As a manager, it can be hard to know how closely involved you should be with the work of your team members. But now more than ever, strong leadership abilities are far more important to an effective team than technical expertise.
Many seem to believe that a leader or manager must have a good understanding of the work their people are doing to be effective. I suspect this belief is rooted in an old-school view that workers can’t be trusted, and you need to supervise them and check up on their work.
Frankly, if you lead a team that’s like that, then you have far bigger problems than whether or not you need to understand their work. You have a recruitment issue, a motivation issue, a morale and cultural issue, and quite probably a leadership issue too.
Think about McGregor’s Theory X and Theory Y. If you want to spend more time at the Y end, then it is much more about the skills your team possess, and how much you can empower and support them to use those skills. Your skill should be that of being a leader, a mentor, and a resource provider, able to serve and support your team to be the best it can be.
Having many of the same skills as the team may well arise if you were promoted from within the team or it’s a professional environment, but this is fundamentally not necessary. It may even be a hindrance, making it harder to delegate, and leading to unwanted interference that may disempower. Think about the value you can and should add as a leader, and then do that.
Some believe not only that the leader or manager should have a sound technical understanding, but that they should be the source of all knowledge and wisdom. If this is your view, then you are still in trouble, just a different kind.
Let’s face it, your name probably isn’t Mr or Ms Google. It isn’t your job to be the encyclopaedia from which staff can obtain answers to every question. Indeed, consistently providing answers is unlikely to grow capability, develop successors, or enhance team performance.

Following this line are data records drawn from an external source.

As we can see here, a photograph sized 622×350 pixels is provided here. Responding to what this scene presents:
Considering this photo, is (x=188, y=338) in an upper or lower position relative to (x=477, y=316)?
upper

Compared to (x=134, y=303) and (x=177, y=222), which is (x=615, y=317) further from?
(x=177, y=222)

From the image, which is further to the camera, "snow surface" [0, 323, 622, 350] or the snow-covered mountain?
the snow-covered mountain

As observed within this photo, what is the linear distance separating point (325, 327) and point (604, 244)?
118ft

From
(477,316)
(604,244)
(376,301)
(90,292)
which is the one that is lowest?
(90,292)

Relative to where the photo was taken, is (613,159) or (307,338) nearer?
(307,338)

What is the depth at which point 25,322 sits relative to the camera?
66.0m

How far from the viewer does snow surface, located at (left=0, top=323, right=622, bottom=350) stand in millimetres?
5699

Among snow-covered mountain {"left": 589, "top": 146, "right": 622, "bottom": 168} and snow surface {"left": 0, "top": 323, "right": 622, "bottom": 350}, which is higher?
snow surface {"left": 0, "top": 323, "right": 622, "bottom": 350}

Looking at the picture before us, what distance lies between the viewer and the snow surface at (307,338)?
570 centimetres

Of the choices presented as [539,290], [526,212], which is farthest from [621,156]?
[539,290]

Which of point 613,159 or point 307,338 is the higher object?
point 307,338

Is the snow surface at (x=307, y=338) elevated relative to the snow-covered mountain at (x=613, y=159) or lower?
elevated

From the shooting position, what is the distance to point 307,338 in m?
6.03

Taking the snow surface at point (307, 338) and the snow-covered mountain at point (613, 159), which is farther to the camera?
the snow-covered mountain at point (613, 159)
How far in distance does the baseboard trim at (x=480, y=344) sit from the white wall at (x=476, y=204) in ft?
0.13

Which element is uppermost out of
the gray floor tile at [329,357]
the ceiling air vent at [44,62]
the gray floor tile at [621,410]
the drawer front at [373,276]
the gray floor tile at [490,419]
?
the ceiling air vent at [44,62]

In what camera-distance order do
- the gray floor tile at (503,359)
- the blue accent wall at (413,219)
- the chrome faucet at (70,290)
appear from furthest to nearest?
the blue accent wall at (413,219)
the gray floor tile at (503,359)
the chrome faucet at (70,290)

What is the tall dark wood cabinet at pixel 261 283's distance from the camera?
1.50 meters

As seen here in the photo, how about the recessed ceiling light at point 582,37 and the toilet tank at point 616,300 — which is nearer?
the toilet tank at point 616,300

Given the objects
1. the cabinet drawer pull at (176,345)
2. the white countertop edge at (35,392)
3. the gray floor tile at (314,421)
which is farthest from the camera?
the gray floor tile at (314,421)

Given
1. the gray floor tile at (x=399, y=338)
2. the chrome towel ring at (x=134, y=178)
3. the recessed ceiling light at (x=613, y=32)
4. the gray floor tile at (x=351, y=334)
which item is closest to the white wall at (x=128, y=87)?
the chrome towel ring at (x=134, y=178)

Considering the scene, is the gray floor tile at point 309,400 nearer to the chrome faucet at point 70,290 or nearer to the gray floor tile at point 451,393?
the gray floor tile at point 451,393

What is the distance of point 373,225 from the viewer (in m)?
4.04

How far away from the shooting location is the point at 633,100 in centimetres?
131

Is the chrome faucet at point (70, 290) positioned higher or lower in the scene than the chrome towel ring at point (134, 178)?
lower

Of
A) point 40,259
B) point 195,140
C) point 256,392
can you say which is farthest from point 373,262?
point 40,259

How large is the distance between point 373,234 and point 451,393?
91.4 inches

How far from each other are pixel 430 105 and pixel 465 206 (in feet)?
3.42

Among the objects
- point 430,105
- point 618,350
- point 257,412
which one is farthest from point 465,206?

Your job is to help people find the answers for themselves, and you are far more valuable when you ask the right questions than when you give the answer. You are there to help your people develop and grow, to learn and improve.
Have a look at Adair’s Action Centred Leadership. Your purpose is to find the point of intersection between the three circles, in order to help the team and each individual to learn and grow while delivering the right result for the organisation.
To put it another way: do managers need to know everything?
They need to know how to be a leader.